>>>

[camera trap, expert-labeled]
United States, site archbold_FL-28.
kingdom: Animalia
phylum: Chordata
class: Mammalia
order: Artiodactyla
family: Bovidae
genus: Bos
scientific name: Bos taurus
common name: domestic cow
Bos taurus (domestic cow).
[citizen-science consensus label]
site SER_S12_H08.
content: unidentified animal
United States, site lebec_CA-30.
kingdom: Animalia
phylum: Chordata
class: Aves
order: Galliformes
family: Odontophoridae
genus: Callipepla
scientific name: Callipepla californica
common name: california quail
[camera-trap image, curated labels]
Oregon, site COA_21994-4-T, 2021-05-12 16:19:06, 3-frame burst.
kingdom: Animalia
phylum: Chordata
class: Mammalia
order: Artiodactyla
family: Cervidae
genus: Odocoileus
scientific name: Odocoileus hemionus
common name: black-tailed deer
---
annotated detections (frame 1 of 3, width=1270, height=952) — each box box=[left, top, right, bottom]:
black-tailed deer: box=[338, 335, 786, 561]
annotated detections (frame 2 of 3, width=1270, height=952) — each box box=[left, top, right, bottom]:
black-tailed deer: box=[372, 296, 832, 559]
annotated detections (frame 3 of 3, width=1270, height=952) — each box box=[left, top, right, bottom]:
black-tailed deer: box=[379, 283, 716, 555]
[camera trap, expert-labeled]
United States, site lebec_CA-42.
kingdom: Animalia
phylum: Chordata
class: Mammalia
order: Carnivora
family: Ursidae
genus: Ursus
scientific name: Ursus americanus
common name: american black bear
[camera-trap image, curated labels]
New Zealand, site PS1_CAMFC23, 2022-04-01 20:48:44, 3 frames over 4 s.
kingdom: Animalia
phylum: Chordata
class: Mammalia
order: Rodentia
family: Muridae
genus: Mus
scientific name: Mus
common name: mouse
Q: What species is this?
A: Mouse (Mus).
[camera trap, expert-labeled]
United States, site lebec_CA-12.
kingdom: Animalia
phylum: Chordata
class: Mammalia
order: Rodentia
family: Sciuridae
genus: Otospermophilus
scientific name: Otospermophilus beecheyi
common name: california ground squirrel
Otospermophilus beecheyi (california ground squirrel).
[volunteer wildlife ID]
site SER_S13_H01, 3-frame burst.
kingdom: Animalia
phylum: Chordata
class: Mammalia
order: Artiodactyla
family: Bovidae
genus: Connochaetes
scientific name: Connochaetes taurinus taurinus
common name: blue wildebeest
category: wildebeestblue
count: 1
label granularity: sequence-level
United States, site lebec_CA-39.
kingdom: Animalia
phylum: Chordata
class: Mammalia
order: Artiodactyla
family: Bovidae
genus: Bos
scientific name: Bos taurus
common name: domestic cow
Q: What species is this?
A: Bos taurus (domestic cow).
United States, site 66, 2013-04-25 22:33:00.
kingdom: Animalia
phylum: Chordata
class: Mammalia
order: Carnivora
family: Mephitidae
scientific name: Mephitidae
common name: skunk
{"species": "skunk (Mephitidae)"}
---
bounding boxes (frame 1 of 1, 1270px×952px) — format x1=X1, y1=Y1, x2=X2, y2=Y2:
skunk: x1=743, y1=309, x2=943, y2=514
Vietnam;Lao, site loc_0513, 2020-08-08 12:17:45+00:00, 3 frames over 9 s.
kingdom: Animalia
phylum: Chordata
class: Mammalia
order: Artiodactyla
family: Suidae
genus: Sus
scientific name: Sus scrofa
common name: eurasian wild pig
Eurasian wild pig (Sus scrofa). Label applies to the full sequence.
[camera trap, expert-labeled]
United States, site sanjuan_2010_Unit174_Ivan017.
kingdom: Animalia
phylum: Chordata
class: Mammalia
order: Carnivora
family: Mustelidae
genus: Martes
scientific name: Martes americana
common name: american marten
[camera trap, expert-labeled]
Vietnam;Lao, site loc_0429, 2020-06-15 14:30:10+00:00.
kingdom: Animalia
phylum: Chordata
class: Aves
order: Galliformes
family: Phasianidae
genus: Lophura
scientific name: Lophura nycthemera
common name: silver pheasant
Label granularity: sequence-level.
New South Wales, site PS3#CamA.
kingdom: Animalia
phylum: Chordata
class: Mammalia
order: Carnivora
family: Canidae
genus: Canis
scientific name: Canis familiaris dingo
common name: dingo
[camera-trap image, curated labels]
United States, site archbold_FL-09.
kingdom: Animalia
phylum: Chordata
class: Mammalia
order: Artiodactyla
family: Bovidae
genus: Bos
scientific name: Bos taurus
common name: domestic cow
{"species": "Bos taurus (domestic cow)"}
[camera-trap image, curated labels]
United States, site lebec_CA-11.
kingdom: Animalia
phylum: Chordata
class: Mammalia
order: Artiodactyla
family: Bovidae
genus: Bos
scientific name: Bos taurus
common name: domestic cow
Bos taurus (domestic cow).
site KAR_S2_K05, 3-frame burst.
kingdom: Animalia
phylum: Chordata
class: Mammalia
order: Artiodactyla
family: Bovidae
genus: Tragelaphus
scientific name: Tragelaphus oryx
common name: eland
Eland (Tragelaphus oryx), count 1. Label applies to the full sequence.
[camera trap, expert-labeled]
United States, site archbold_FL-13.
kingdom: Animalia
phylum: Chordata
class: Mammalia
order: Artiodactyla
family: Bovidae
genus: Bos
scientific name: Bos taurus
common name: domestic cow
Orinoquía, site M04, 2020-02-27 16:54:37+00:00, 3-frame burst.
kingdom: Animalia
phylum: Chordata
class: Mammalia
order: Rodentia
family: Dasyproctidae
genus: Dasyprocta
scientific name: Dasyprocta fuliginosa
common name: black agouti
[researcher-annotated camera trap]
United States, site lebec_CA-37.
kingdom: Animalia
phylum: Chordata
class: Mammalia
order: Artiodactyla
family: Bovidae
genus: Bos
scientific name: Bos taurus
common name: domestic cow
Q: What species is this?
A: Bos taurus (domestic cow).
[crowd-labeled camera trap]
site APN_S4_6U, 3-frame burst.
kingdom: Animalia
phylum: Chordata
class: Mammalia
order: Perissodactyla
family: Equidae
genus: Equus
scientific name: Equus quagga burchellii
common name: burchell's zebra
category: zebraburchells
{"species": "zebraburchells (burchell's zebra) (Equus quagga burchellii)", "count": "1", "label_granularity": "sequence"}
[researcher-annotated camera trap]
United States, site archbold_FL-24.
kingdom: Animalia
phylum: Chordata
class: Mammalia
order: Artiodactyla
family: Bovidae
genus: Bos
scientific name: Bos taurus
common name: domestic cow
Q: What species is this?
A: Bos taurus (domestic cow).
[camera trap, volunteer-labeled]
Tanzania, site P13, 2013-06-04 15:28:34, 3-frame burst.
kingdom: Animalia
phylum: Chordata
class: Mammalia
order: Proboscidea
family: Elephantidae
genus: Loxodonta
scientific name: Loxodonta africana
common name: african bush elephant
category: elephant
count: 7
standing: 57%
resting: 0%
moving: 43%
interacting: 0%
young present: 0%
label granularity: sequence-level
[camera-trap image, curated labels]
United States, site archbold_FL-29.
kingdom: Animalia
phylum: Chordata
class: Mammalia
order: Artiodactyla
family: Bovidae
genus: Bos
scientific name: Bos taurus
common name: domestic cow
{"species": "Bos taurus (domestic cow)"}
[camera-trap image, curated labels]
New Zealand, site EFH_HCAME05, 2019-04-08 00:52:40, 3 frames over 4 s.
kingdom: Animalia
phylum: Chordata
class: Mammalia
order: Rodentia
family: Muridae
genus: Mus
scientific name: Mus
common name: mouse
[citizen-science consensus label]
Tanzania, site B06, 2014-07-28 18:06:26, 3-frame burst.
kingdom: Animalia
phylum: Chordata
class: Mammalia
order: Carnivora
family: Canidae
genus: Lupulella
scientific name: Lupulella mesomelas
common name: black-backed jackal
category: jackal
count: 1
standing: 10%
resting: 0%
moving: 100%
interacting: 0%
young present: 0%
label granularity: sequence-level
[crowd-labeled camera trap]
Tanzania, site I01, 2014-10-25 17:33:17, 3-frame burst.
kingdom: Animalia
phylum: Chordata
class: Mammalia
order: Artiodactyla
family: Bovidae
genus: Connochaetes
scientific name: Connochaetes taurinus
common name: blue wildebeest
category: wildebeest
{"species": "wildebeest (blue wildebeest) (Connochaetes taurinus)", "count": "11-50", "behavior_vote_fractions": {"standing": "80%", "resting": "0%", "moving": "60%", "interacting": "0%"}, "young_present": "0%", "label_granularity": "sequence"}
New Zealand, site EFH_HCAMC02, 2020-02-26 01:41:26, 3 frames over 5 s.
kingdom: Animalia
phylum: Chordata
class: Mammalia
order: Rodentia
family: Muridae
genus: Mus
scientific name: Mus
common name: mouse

<<<

§ Task brief:
Print the lines above from the one with "common name: dingo" through the one with "Tanzania, site P13, 2013-06-04", both included, exactly as written and nothing more.

§ Answer to this exercise:
common name: dingo
[camera-trap image, curated labels]
United States, site archbold_FL-09.
kingdom: Animalia
phylum: Chordata
class: Mammalia
order: Artiodactyla
family: Bovidae
genus: Bos
scientific name: Bos taurus
common name: domestic cow
{"species": "Bos taurus (domestic cow)"}
[camera-trap image, curated labels]
United States, site lebec_CA-11.
kingdom: Animalia
phylum: Chordata
class: Mammalia
order: Artiodactyla
family: Bovidae
genus: Bos
scientific name: Bos taurus
common name: domestic cow
Bos taurus (domestic cow).
site KAR_S2_K05, 3-frame burst.
kingdom: Animalia
phylum: Chordata
class: Mammalia
order: Artiodactyla
family: Bovidae
genus: Tragelaphus
scientific name: Tragelaphus oryx
common name: eland
Eland (Tragelaphus oryx), count 1. Label applies to the full sequence.
[camera trap, expert-labeled]
United States, site archbold_FL-13.
kingdom: Animalia
phylum: Chordata
class: Mammalia
order: Artiodactyla
family: Bovidae
genus: Bos
scientific name: Bos taurus
common name: domestic cow
Orinoquía, site M04, 2020-02-27 16:54:37+00:00, 3-frame burst.
kingdom: Animalia
phylum: Chordata
class: Mammalia
order: Rodentia
family: Dasyproctidae
genus: Dasyprocta
scientific name: Dasyprocta fuliginosa
common name: black agouti
[researcher-annotated camera trap]
United States, site lebec_CA-37.
kingdom: Animalia
phylum: Chordata
class: Mammalia
order: Artiodactyla
family: Bovidae
genus: Bos
scientific name: Bos taurus
common name: domestic cow
Q: What species is this?
A: Bos taurus (domestic cow).
[crowd-labeled camera trap]
site APN_S4_6U, 3-frame burst.
kingdom: Animalia
phylum: Chordata
class: Mammalia
order: Perissodactyla
family: Equidae
genus: Equus
scientific name: Equus quagga burchellii
common name: burchell's zebra
category: zebraburchells
{"species": "zebraburchells (burchell's zebra) (Equus quagga burchellii)", "count": "1", "label_granularity": "sequence"}
[researcher-annotated camera trap]
United States, site archbold_FL-24.
kingdom: Animalia
phylum: Chordata
class: Mammalia
order: Artiodactyla
family: Bovidae
genus: Bos
scientific name: Bos taurus
common name: domestic cow
Q: What species is this?
A: Bos taurus (domestic cow).
[camera trap, volunteer-labeled]
Tanzania, site P13, 2013-06-04 15:28:34, 3-frame burst.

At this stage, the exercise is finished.